--- LISTING ---
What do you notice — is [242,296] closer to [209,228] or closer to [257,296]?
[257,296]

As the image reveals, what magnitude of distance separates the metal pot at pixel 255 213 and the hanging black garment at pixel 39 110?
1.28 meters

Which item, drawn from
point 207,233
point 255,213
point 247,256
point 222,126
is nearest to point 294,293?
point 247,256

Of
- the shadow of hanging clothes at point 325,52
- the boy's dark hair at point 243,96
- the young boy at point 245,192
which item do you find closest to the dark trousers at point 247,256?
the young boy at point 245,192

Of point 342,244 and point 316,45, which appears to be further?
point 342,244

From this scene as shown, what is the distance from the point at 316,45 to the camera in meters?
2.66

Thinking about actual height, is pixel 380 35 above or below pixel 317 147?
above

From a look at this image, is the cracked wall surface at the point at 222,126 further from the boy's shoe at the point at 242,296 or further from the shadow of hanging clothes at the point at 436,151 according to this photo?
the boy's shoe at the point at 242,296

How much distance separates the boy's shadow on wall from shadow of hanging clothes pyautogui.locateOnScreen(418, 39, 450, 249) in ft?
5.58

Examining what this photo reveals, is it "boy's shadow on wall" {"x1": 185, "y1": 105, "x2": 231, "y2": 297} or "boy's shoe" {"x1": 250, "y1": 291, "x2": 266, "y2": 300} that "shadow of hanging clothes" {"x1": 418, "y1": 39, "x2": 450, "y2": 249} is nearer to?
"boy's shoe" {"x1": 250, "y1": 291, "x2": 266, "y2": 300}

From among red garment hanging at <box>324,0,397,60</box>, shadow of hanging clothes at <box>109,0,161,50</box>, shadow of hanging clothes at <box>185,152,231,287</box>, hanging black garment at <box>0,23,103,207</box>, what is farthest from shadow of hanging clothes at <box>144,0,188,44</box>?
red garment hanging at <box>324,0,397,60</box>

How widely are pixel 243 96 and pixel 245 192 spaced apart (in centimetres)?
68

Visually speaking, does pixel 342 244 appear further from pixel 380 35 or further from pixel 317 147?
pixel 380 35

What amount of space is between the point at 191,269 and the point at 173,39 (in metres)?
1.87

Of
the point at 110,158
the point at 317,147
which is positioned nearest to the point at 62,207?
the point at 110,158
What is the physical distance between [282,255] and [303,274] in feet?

--- REQUIREMENTS ---
Copy out again, character for character, everything from the line containing "What amount of" down to the last of the rows above.

--- ANSWER TO THIS PROBLEM ---
What amount of space is between the point at 191,269 and the point at 173,39 (in metres)?
1.87

Of
the point at 110,158
the point at 317,147
which is positioned nearest to the point at 62,207?
the point at 110,158
What is the physical distance between [282,255] and [303,274] in feet?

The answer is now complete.